Round-Tripping of Foreign Direct Investment (FDI)
How black money is laundered abroad and brought back ‘white-washed’
Large amounts of Black Money are sent abroad — the infamous Hawala route being just one method. This wealth is then parked in shell companies in various tax havens such as Switzerland, Panama & its neighbours, and the Indian favourites — Singapore and Mauritius, which together account for well over half the (FDI) in India.
So basically the big players in the black money racket comfortably use these routes to funnel out cash. At the same time, ‘whitewashed’ black money plays an important roundabout role in sustaining the Indian stock market and thereby the formal business sector.
You’re telling me that the rich don’t need to use sleeping tablets?!
“The sleepless are those who need cash to get by; the truly rich are laughing all the way to their flats in London.” — The Economist, Dec 3rd 2016.
If we examine the ground-breaking corruption scams such as the Bofors pay-offs or the recent AgustaWestland case, or even the De La Rue scandal(brought to light by the Panama Papers) where the British currency manufacturer paid lobbyists in order to bag RBI contracts, there was no cash element to the bribes and beneficiaries were allegedly paid off in foreign currency through overseas bank accounts.
However, India has amended its tax treaties with Singapore, Mauritius and Cyprus in 2016. Tightening the noose around tax havens is a vital measure in reducing round-tripping.
So how do we stop the generation of black money?
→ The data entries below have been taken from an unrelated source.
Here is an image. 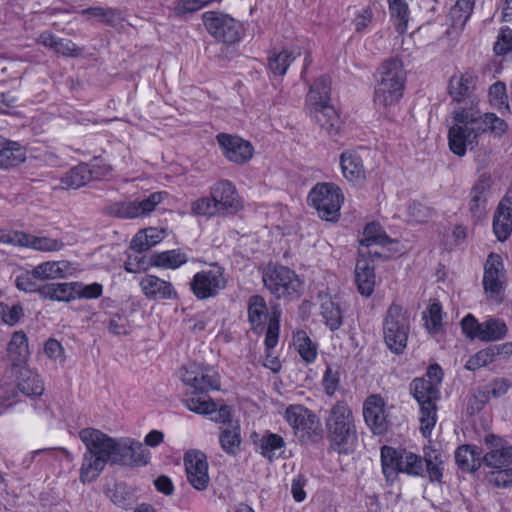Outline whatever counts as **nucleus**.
Wrapping results in <instances>:
<instances>
[{
    "label": "nucleus",
    "mask_w": 512,
    "mask_h": 512,
    "mask_svg": "<svg viewBox=\"0 0 512 512\" xmlns=\"http://www.w3.org/2000/svg\"><path fill=\"white\" fill-rule=\"evenodd\" d=\"M478 86L479 76L472 69L458 71L448 81V95L452 102L459 105L452 111L453 122L448 131V144L450 150L460 157L467 150H474L487 131L501 135L507 129L503 119L479 110Z\"/></svg>",
    "instance_id": "obj_1"
},
{
    "label": "nucleus",
    "mask_w": 512,
    "mask_h": 512,
    "mask_svg": "<svg viewBox=\"0 0 512 512\" xmlns=\"http://www.w3.org/2000/svg\"><path fill=\"white\" fill-rule=\"evenodd\" d=\"M381 463L383 474L388 481H394L399 473L413 477H423L427 473L432 482H440L443 476L441 454L433 449H425L422 458L411 451L383 446Z\"/></svg>",
    "instance_id": "obj_2"
},
{
    "label": "nucleus",
    "mask_w": 512,
    "mask_h": 512,
    "mask_svg": "<svg viewBox=\"0 0 512 512\" xmlns=\"http://www.w3.org/2000/svg\"><path fill=\"white\" fill-rule=\"evenodd\" d=\"M181 379L192 389L185 399L190 411L198 414L216 411V403L206 396L208 392L220 389V378L213 368L191 365L183 369Z\"/></svg>",
    "instance_id": "obj_3"
},
{
    "label": "nucleus",
    "mask_w": 512,
    "mask_h": 512,
    "mask_svg": "<svg viewBox=\"0 0 512 512\" xmlns=\"http://www.w3.org/2000/svg\"><path fill=\"white\" fill-rule=\"evenodd\" d=\"M379 76L374 91V103L381 114L392 119L403 96L406 79L401 61L391 59L384 62L379 70Z\"/></svg>",
    "instance_id": "obj_4"
},
{
    "label": "nucleus",
    "mask_w": 512,
    "mask_h": 512,
    "mask_svg": "<svg viewBox=\"0 0 512 512\" xmlns=\"http://www.w3.org/2000/svg\"><path fill=\"white\" fill-rule=\"evenodd\" d=\"M326 437L330 447L339 454L352 453L357 445L355 417L349 405L336 402L325 418Z\"/></svg>",
    "instance_id": "obj_5"
},
{
    "label": "nucleus",
    "mask_w": 512,
    "mask_h": 512,
    "mask_svg": "<svg viewBox=\"0 0 512 512\" xmlns=\"http://www.w3.org/2000/svg\"><path fill=\"white\" fill-rule=\"evenodd\" d=\"M310 115L329 136L339 134L342 122L336 110L330 105V79L318 78L310 87L306 97Z\"/></svg>",
    "instance_id": "obj_6"
},
{
    "label": "nucleus",
    "mask_w": 512,
    "mask_h": 512,
    "mask_svg": "<svg viewBox=\"0 0 512 512\" xmlns=\"http://www.w3.org/2000/svg\"><path fill=\"white\" fill-rule=\"evenodd\" d=\"M79 438L84 443L86 451L83 454L80 468V481L92 482L98 478L108 462H110L107 448L103 443L101 431L94 428H85L79 432Z\"/></svg>",
    "instance_id": "obj_7"
},
{
    "label": "nucleus",
    "mask_w": 512,
    "mask_h": 512,
    "mask_svg": "<svg viewBox=\"0 0 512 512\" xmlns=\"http://www.w3.org/2000/svg\"><path fill=\"white\" fill-rule=\"evenodd\" d=\"M411 388L420 406V430L424 437L430 436L437 421L436 403L440 398L439 388L431 380L414 379Z\"/></svg>",
    "instance_id": "obj_8"
},
{
    "label": "nucleus",
    "mask_w": 512,
    "mask_h": 512,
    "mask_svg": "<svg viewBox=\"0 0 512 512\" xmlns=\"http://www.w3.org/2000/svg\"><path fill=\"white\" fill-rule=\"evenodd\" d=\"M263 282L272 295L283 300L298 298L303 286L299 276L285 266L268 267L263 274Z\"/></svg>",
    "instance_id": "obj_9"
},
{
    "label": "nucleus",
    "mask_w": 512,
    "mask_h": 512,
    "mask_svg": "<svg viewBox=\"0 0 512 512\" xmlns=\"http://www.w3.org/2000/svg\"><path fill=\"white\" fill-rule=\"evenodd\" d=\"M344 201L341 189L334 183H317L309 192L308 202L316 209L320 218L334 221Z\"/></svg>",
    "instance_id": "obj_10"
},
{
    "label": "nucleus",
    "mask_w": 512,
    "mask_h": 512,
    "mask_svg": "<svg viewBox=\"0 0 512 512\" xmlns=\"http://www.w3.org/2000/svg\"><path fill=\"white\" fill-rule=\"evenodd\" d=\"M409 319L400 305L392 304L383 322V335L386 346L395 354L403 352L407 345Z\"/></svg>",
    "instance_id": "obj_11"
},
{
    "label": "nucleus",
    "mask_w": 512,
    "mask_h": 512,
    "mask_svg": "<svg viewBox=\"0 0 512 512\" xmlns=\"http://www.w3.org/2000/svg\"><path fill=\"white\" fill-rule=\"evenodd\" d=\"M227 286V278L224 269L218 265H212L208 269L197 272L190 287L194 296L199 300L214 298Z\"/></svg>",
    "instance_id": "obj_12"
},
{
    "label": "nucleus",
    "mask_w": 512,
    "mask_h": 512,
    "mask_svg": "<svg viewBox=\"0 0 512 512\" xmlns=\"http://www.w3.org/2000/svg\"><path fill=\"white\" fill-rule=\"evenodd\" d=\"M203 23L208 33L218 41L235 43L241 36V24L227 14L207 11Z\"/></svg>",
    "instance_id": "obj_13"
},
{
    "label": "nucleus",
    "mask_w": 512,
    "mask_h": 512,
    "mask_svg": "<svg viewBox=\"0 0 512 512\" xmlns=\"http://www.w3.org/2000/svg\"><path fill=\"white\" fill-rule=\"evenodd\" d=\"M165 196V192H154L143 200L115 202L107 207V213L121 219H133L146 216L154 211Z\"/></svg>",
    "instance_id": "obj_14"
},
{
    "label": "nucleus",
    "mask_w": 512,
    "mask_h": 512,
    "mask_svg": "<svg viewBox=\"0 0 512 512\" xmlns=\"http://www.w3.org/2000/svg\"><path fill=\"white\" fill-rule=\"evenodd\" d=\"M284 418L293 429L296 437L307 440L320 428L317 416L302 405H290L286 408Z\"/></svg>",
    "instance_id": "obj_15"
},
{
    "label": "nucleus",
    "mask_w": 512,
    "mask_h": 512,
    "mask_svg": "<svg viewBox=\"0 0 512 512\" xmlns=\"http://www.w3.org/2000/svg\"><path fill=\"white\" fill-rule=\"evenodd\" d=\"M506 275L501 256L491 253L484 266L483 286L490 299L498 301L504 291Z\"/></svg>",
    "instance_id": "obj_16"
},
{
    "label": "nucleus",
    "mask_w": 512,
    "mask_h": 512,
    "mask_svg": "<svg viewBox=\"0 0 512 512\" xmlns=\"http://www.w3.org/2000/svg\"><path fill=\"white\" fill-rule=\"evenodd\" d=\"M222 155L230 162L245 164L253 156L251 143L237 135L219 133L216 136Z\"/></svg>",
    "instance_id": "obj_17"
},
{
    "label": "nucleus",
    "mask_w": 512,
    "mask_h": 512,
    "mask_svg": "<svg viewBox=\"0 0 512 512\" xmlns=\"http://www.w3.org/2000/svg\"><path fill=\"white\" fill-rule=\"evenodd\" d=\"M184 465L187 480L193 488L199 491L205 490L210 481L205 454L197 450L188 451L184 456Z\"/></svg>",
    "instance_id": "obj_18"
},
{
    "label": "nucleus",
    "mask_w": 512,
    "mask_h": 512,
    "mask_svg": "<svg viewBox=\"0 0 512 512\" xmlns=\"http://www.w3.org/2000/svg\"><path fill=\"white\" fill-rule=\"evenodd\" d=\"M210 195L222 215L236 213L241 208L237 190L229 180H219L210 187Z\"/></svg>",
    "instance_id": "obj_19"
},
{
    "label": "nucleus",
    "mask_w": 512,
    "mask_h": 512,
    "mask_svg": "<svg viewBox=\"0 0 512 512\" xmlns=\"http://www.w3.org/2000/svg\"><path fill=\"white\" fill-rule=\"evenodd\" d=\"M389 242L388 236L379 224L372 222L365 226L363 236L360 239L359 256H377L382 252L378 247H384Z\"/></svg>",
    "instance_id": "obj_20"
},
{
    "label": "nucleus",
    "mask_w": 512,
    "mask_h": 512,
    "mask_svg": "<svg viewBox=\"0 0 512 512\" xmlns=\"http://www.w3.org/2000/svg\"><path fill=\"white\" fill-rule=\"evenodd\" d=\"M363 416L366 424L374 433L381 434L386 430L385 402L379 395H371L365 400Z\"/></svg>",
    "instance_id": "obj_21"
},
{
    "label": "nucleus",
    "mask_w": 512,
    "mask_h": 512,
    "mask_svg": "<svg viewBox=\"0 0 512 512\" xmlns=\"http://www.w3.org/2000/svg\"><path fill=\"white\" fill-rule=\"evenodd\" d=\"M490 187L491 177L487 174H482L471 189L469 211L476 220L482 219L486 214Z\"/></svg>",
    "instance_id": "obj_22"
},
{
    "label": "nucleus",
    "mask_w": 512,
    "mask_h": 512,
    "mask_svg": "<svg viewBox=\"0 0 512 512\" xmlns=\"http://www.w3.org/2000/svg\"><path fill=\"white\" fill-rule=\"evenodd\" d=\"M143 294L151 300L174 299L177 292L173 285L154 275H146L140 281Z\"/></svg>",
    "instance_id": "obj_23"
},
{
    "label": "nucleus",
    "mask_w": 512,
    "mask_h": 512,
    "mask_svg": "<svg viewBox=\"0 0 512 512\" xmlns=\"http://www.w3.org/2000/svg\"><path fill=\"white\" fill-rule=\"evenodd\" d=\"M493 231L501 242L509 237L512 231V196L506 195L499 203L494 215Z\"/></svg>",
    "instance_id": "obj_24"
},
{
    "label": "nucleus",
    "mask_w": 512,
    "mask_h": 512,
    "mask_svg": "<svg viewBox=\"0 0 512 512\" xmlns=\"http://www.w3.org/2000/svg\"><path fill=\"white\" fill-rule=\"evenodd\" d=\"M320 315L323 319L325 326L331 330H338L343 324L342 310L332 296L326 292H319L318 294Z\"/></svg>",
    "instance_id": "obj_25"
},
{
    "label": "nucleus",
    "mask_w": 512,
    "mask_h": 512,
    "mask_svg": "<svg viewBox=\"0 0 512 512\" xmlns=\"http://www.w3.org/2000/svg\"><path fill=\"white\" fill-rule=\"evenodd\" d=\"M101 438L105 445L107 444V454L112 464L131 465V447L134 439L124 438L115 440L101 431Z\"/></svg>",
    "instance_id": "obj_26"
},
{
    "label": "nucleus",
    "mask_w": 512,
    "mask_h": 512,
    "mask_svg": "<svg viewBox=\"0 0 512 512\" xmlns=\"http://www.w3.org/2000/svg\"><path fill=\"white\" fill-rule=\"evenodd\" d=\"M486 442L491 445V450L482 457L485 464L494 469L507 467L511 462L512 448L503 447L500 444L501 439L496 438L494 435L487 436Z\"/></svg>",
    "instance_id": "obj_27"
},
{
    "label": "nucleus",
    "mask_w": 512,
    "mask_h": 512,
    "mask_svg": "<svg viewBox=\"0 0 512 512\" xmlns=\"http://www.w3.org/2000/svg\"><path fill=\"white\" fill-rule=\"evenodd\" d=\"M26 160V150L18 142L0 137V168L15 167Z\"/></svg>",
    "instance_id": "obj_28"
},
{
    "label": "nucleus",
    "mask_w": 512,
    "mask_h": 512,
    "mask_svg": "<svg viewBox=\"0 0 512 512\" xmlns=\"http://www.w3.org/2000/svg\"><path fill=\"white\" fill-rule=\"evenodd\" d=\"M367 256L360 257L355 267V281L358 291L364 296H370L374 291V266Z\"/></svg>",
    "instance_id": "obj_29"
},
{
    "label": "nucleus",
    "mask_w": 512,
    "mask_h": 512,
    "mask_svg": "<svg viewBox=\"0 0 512 512\" xmlns=\"http://www.w3.org/2000/svg\"><path fill=\"white\" fill-rule=\"evenodd\" d=\"M343 176L351 183H360L365 179V169L361 157L355 151L343 152L340 156Z\"/></svg>",
    "instance_id": "obj_30"
},
{
    "label": "nucleus",
    "mask_w": 512,
    "mask_h": 512,
    "mask_svg": "<svg viewBox=\"0 0 512 512\" xmlns=\"http://www.w3.org/2000/svg\"><path fill=\"white\" fill-rule=\"evenodd\" d=\"M72 274L68 261H46L34 267V275L40 281L63 279Z\"/></svg>",
    "instance_id": "obj_31"
},
{
    "label": "nucleus",
    "mask_w": 512,
    "mask_h": 512,
    "mask_svg": "<svg viewBox=\"0 0 512 512\" xmlns=\"http://www.w3.org/2000/svg\"><path fill=\"white\" fill-rule=\"evenodd\" d=\"M38 43L67 57L78 56L81 52V49L70 39L57 37L48 31L40 34Z\"/></svg>",
    "instance_id": "obj_32"
},
{
    "label": "nucleus",
    "mask_w": 512,
    "mask_h": 512,
    "mask_svg": "<svg viewBox=\"0 0 512 512\" xmlns=\"http://www.w3.org/2000/svg\"><path fill=\"white\" fill-rule=\"evenodd\" d=\"M17 390L26 396H40L44 392V384L34 371L21 367L17 375Z\"/></svg>",
    "instance_id": "obj_33"
},
{
    "label": "nucleus",
    "mask_w": 512,
    "mask_h": 512,
    "mask_svg": "<svg viewBox=\"0 0 512 512\" xmlns=\"http://www.w3.org/2000/svg\"><path fill=\"white\" fill-rule=\"evenodd\" d=\"M299 56H301L300 48L274 51L268 58V69L274 76L282 77L291 63Z\"/></svg>",
    "instance_id": "obj_34"
},
{
    "label": "nucleus",
    "mask_w": 512,
    "mask_h": 512,
    "mask_svg": "<svg viewBox=\"0 0 512 512\" xmlns=\"http://www.w3.org/2000/svg\"><path fill=\"white\" fill-rule=\"evenodd\" d=\"M7 355L13 366L24 364L29 356L28 339L23 331L14 332L8 343Z\"/></svg>",
    "instance_id": "obj_35"
},
{
    "label": "nucleus",
    "mask_w": 512,
    "mask_h": 512,
    "mask_svg": "<svg viewBox=\"0 0 512 512\" xmlns=\"http://www.w3.org/2000/svg\"><path fill=\"white\" fill-rule=\"evenodd\" d=\"M482 453L476 446L463 445L455 452V461L463 471H475L481 465Z\"/></svg>",
    "instance_id": "obj_36"
},
{
    "label": "nucleus",
    "mask_w": 512,
    "mask_h": 512,
    "mask_svg": "<svg viewBox=\"0 0 512 512\" xmlns=\"http://www.w3.org/2000/svg\"><path fill=\"white\" fill-rule=\"evenodd\" d=\"M510 347H512V342L482 349L468 359L465 367L470 371H474L487 366L495 361L496 357L501 354V350H505Z\"/></svg>",
    "instance_id": "obj_37"
},
{
    "label": "nucleus",
    "mask_w": 512,
    "mask_h": 512,
    "mask_svg": "<svg viewBox=\"0 0 512 512\" xmlns=\"http://www.w3.org/2000/svg\"><path fill=\"white\" fill-rule=\"evenodd\" d=\"M23 247L40 252H58L65 246L61 239L51 238L43 235L25 233Z\"/></svg>",
    "instance_id": "obj_38"
},
{
    "label": "nucleus",
    "mask_w": 512,
    "mask_h": 512,
    "mask_svg": "<svg viewBox=\"0 0 512 512\" xmlns=\"http://www.w3.org/2000/svg\"><path fill=\"white\" fill-rule=\"evenodd\" d=\"M293 344L303 361L310 364L316 360L318 355L317 344L310 339L305 331L299 330L294 333Z\"/></svg>",
    "instance_id": "obj_39"
},
{
    "label": "nucleus",
    "mask_w": 512,
    "mask_h": 512,
    "mask_svg": "<svg viewBox=\"0 0 512 512\" xmlns=\"http://www.w3.org/2000/svg\"><path fill=\"white\" fill-rule=\"evenodd\" d=\"M92 179V172L87 164H79L70 169L62 178L61 185L66 189H78Z\"/></svg>",
    "instance_id": "obj_40"
},
{
    "label": "nucleus",
    "mask_w": 512,
    "mask_h": 512,
    "mask_svg": "<svg viewBox=\"0 0 512 512\" xmlns=\"http://www.w3.org/2000/svg\"><path fill=\"white\" fill-rule=\"evenodd\" d=\"M219 442L221 448L229 455H236L241 444L240 427L236 423H229L220 428Z\"/></svg>",
    "instance_id": "obj_41"
},
{
    "label": "nucleus",
    "mask_w": 512,
    "mask_h": 512,
    "mask_svg": "<svg viewBox=\"0 0 512 512\" xmlns=\"http://www.w3.org/2000/svg\"><path fill=\"white\" fill-rule=\"evenodd\" d=\"M40 296L53 301L69 302L74 299L73 282L41 285Z\"/></svg>",
    "instance_id": "obj_42"
},
{
    "label": "nucleus",
    "mask_w": 512,
    "mask_h": 512,
    "mask_svg": "<svg viewBox=\"0 0 512 512\" xmlns=\"http://www.w3.org/2000/svg\"><path fill=\"white\" fill-rule=\"evenodd\" d=\"M508 327L504 320L498 318H489L482 322V328L478 335V340L491 342L497 341L506 336Z\"/></svg>",
    "instance_id": "obj_43"
},
{
    "label": "nucleus",
    "mask_w": 512,
    "mask_h": 512,
    "mask_svg": "<svg viewBox=\"0 0 512 512\" xmlns=\"http://www.w3.org/2000/svg\"><path fill=\"white\" fill-rule=\"evenodd\" d=\"M475 0H458L449 12L451 28L462 30L468 21L474 7Z\"/></svg>",
    "instance_id": "obj_44"
},
{
    "label": "nucleus",
    "mask_w": 512,
    "mask_h": 512,
    "mask_svg": "<svg viewBox=\"0 0 512 512\" xmlns=\"http://www.w3.org/2000/svg\"><path fill=\"white\" fill-rule=\"evenodd\" d=\"M268 317V308L263 297L253 295L248 302V319L251 326L261 327Z\"/></svg>",
    "instance_id": "obj_45"
},
{
    "label": "nucleus",
    "mask_w": 512,
    "mask_h": 512,
    "mask_svg": "<svg viewBox=\"0 0 512 512\" xmlns=\"http://www.w3.org/2000/svg\"><path fill=\"white\" fill-rule=\"evenodd\" d=\"M188 257L180 250H168L153 256L152 263L154 266L166 269H177L187 263Z\"/></svg>",
    "instance_id": "obj_46"
},
{
    "label": "nucleus",
    "mask_w": 512,
    "mask_h": 512,
    "mask_svg": "<svg viewBox=\"0 0 512 512\" xmlns=\"http://www.w3.org/2000/svg\"><path fill=\"white\" fill-rule=\"evenodd\" d=\"M388 4L396 30L400 34L405 33L409 19L408 4L405 0H388Z\"/></svg>",
    "instance_id": "obj_47"
},
{
    "label": "nucleus",
    "mask_w": 512,
    "mask_h": 512,
    "mask_svg": "<svg viewBox=\"0 0 512 512\" xmlns=\"http://www.w3.org/2000/svg\"><path fill=\"white\" fill-rule=\"evenodd\" d=\"M284 446V439L275 433H267L258 443L260 453L269 460L280 455Z\"/></svg>",
    "instance_id": "obj_48"
},
{
    "label": "nucleus",
    "mask_w": 512,
    "mask_h": 512,
    "mask_svg": "<svg viewBox=\"0 0 512 512\" xmlns=\"http://www.w3.org/2000/svg\"><path fill=\"white\" fill-rule=\"evenodd\" d=\"M489 100L493 107L500 112H508V96L506 93V85L503 82L497 81L489 88Z\"/></svg>",
    "instance_id": "obj_49"
},
{
    "label": "nucleus",
    "mask_w": 512,
    "mask_h": 512,
    "mask_svg": "<svg viewBox=\"0 0 512 512\" xmlns=\"http://www.w3.org/2000/svg\"><path fill=\"white\" fill-rule=\"evenodd\" d=\"M511 387L512 382L510 379L505 377H496L483 387V394L487 398H500L504 396Z\"/></svg>",
    "instance_id": "obj_50"
},
{
    "label": "nucleus",
    "mask_w": 512,
    "mask_h": 512,
    "mask_svg": "<svg viewBox=\"0 0 512 512\" xmlns=\"http://www.w3.org/2000/svg\"><path fill=\"white\" fill-rule=\"evenodd\" d=\"M425 326L429 333H438L442 327V306L439 302H433L429 305L424 314Z\"/></svg>",
    "instance_id": "obj_51"
},
{
    "label": "nucleus",
    "mask_w": 512,
    "mask_h": 512,
    "mask_svg": "<svg viewBox=\"0 0 512 512\" xmlns=\"http://www.w3.org/2000/svg\"><path fill=\"white\" fill-rule=\"evenodd\" d=\"M191 211L192 213L201 216L212 217L222 215L212 195L195 200L191 205Z\"/></svg>",
    "instance_id": "obj_52"
},
{
    "label": "nucleus",
    "mask_w": 512,
    "mask_h": 512,
    "mask_svg": "<svg viewBox=\"0 0 512 512\" xmlns=\"http://www.w3.org/2000/svg\"><path fill=\"white\" fill-rule=\"evenodd\" d=\"M37 277L34 275V268L31 271H21L15 278L16 287L26 293L37 292L40 294L41 285L37 283Z\"/></svg>",
    "instance_id": "obj_53"
},
{
    "label": "nucleus",
    "mask_w": 512,
    "mask_h": 512,
    "mask_svg": "<svg viewBox=\"0 0 512 512\" xmlns=\"http://www.w3.org/2000/svg\"><path fill=\"white\" fill-rule=\"evenodd\" d=\"M103 286L100 283L83 284L73 282V294L75 298L96 299L102 295Z\"/></svg>",
    "instance_id": "obj_54"
},
{
    "label": "nucleus",
    "mask_w": 512,
    "mask_h": 512,
    "mask_svg": "<svg viewBox=\"0 0 512 512\" xmlns=\"http://www.w3.org/2000/svg\"><path fill=\"white\" fill-rule=\"evenodd\" d=\"M108 331L116 336L127 335L130 331L129 321L125 316L114 314L107 323Z\"/></svg>",
    "instance_id": "obj_55"
},
{
    "label": "nucleus",
    "mask_w": 512,
    "mask_h": 512,
    "mask_svg": "<svg viewBox=\"0 0 512 512\" xmlns=\"http://www.w3.org/2000/svg\"><path fill=\"white\" fill-rule=\"evenodd\" d=\"M512 50V29L509 27L501 28L498 39L494 45V51L497 55H506Z\"/></svg>",
    "instance_id": "obj_56"
},
{
    "label": "nucleus",
    "mask_w": 512,
    "mask_h": 512,
    "mask_svg": "<svg viewBox=\"0 0 512 512\" xmlns=\"http://www.w3.org/2000/svg\"><path fill=\"white\" fill-rule=\"evenodd\" d=\"M340 378L338 370L328 366L323 377V387L328 396H333L339 389Z\"/></svg>",
    "instance_id": "obj_57"
},
{
    "label": "nucleus",
    "mask_w": 512,
    "mask_h": 512,
    "mask_svg": "<svg viewBox=\"0 0 512 512\" xmlns=\"http://www.w3.org/2000/svg\"><path fill=\"white\" fill-rule=\"evenodd\" d=\"M279 337V320L276 316L271 317L268 323L266 336H265V347L266 350L270 351L275 348L278 343Z\"/></svg>",
    "instance_id": "obj_58"
},
{
    "label": "nucleus",
    "mask_w": 512,
    "mask_h": 512,
    "mask_svg": "<svg viewBox=\"0 0 512 512\" xmlns=\"http://www.w3.org/2000/svg\"><path fill=\"white\" fill-rule=\"evenodd\" d=\"M131 447V465H145L149 461L150 452L148 449L145 448V446L137 441L134 440V443H132Z\"/></svg>",
    "instance_id": "obj_59"
},
{
    "label": "nucleus",
    "mask_w": 512,
    "mask_h": 512,
    "mask_svg": "<svg viewBox=\"0 0 512 512\" xmlns=\"http://www.w3.org/2000/svg\"><path fill=\"white\" fill-rule=\"evenodd\" d=\"M461 326L463 333L468 338L478 339V335L482 328V322L479 323L478 320L473 315H466L461 321Z\"/></svg>",
    "instance_id": "obj_60"
},
{
    "label": "nucleus",
    "mask_w": 512,
    "mask_h": 512,
    "mask_svg": "<svg viewBox=\"0 0 512 512\" xmlns=\"http://www.w3.org/2000/svg\"><path fill=\"white\" fill-rule=\"evenodd\" d=\"M373 13L370 7L360 9L354 18L355 29L364 32L372 23Z\"/></svg>",
    "instance_id": "obj_61"
},
{
    "label": "nucleus",
    "mask_w": 512,
    "mask_h": 512,
    "mask_svg": "<svg viewBox=\"0 0 512 512\" xmlns=\"http://www.w3.org/2000/svg\"><path fill=\"white\" fill-rule=\"evenodd\" d=\"M408 213L415 222H424L432 214V211L419 202H413L408 206Z\"/></svg>",
    "instance_id": "obj_62"
},
{
    "label": "nucleus",
    "mask_w": 512,
    "mask_h": 512,
    "mask_svg": "<svg viewBox=\"0 0 512 512\" xmlns=\"http://www.w3.org/2000/svg\"><path fill=\"white\" fill-rule=\"evenodd\" d=\"M45 354L55 361L62 363L64 361V349L55 339H49L44 346Z\"/></svg>",
    "instance_id": "obj_63"
},
{
    "label": "nucleus",
    "mask_w": 512,
    "mask_h": 512,
    "mask_svg": "<svg viewBox=\"0 0 512 512\" xmlns=\"http://www.w3.org/2000/svg\"><path fill=\"white\" fill-rule=\"evenodd\" d=\"M23 308L19 304H15L12 307L5 305V312L2 315V320L8 325H15L23 317Z\"/></svg>",
    "instance_id": "obj_64"
}]
</instances>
While the demonetisation of 86% of currency might have laudable aims, or claims, it does nothing towards stopping the ebb and flow of this illicit wealth. To get serious about cracking down on large-scale corruption and the embezzlement of resources, governments, read: political parties, need to extricate themselves from their dependency on corporate funding — a subject we shall elaborate on later.
Meanwhile, everyday bribery and corruption can be stopped only by modernizing and streamlining the outdated Kafkaesque mechanisms of government — the bureaucracy, the judiciary and the police are massively flawed institutions which function as the very drivers of corruption.
If any government is sincere about recovering Black Money, the first and most effective place to begin, is the Income Tax department of India. This most vital cog in the fight against corruption and black money, is brazenly extortionate, incompetent (when required) and woefully understaffed. They are the ones who turn a blind eye to — or often coerce — businesses into fudging their books of accounts and in return, paying a rather hefty hafta.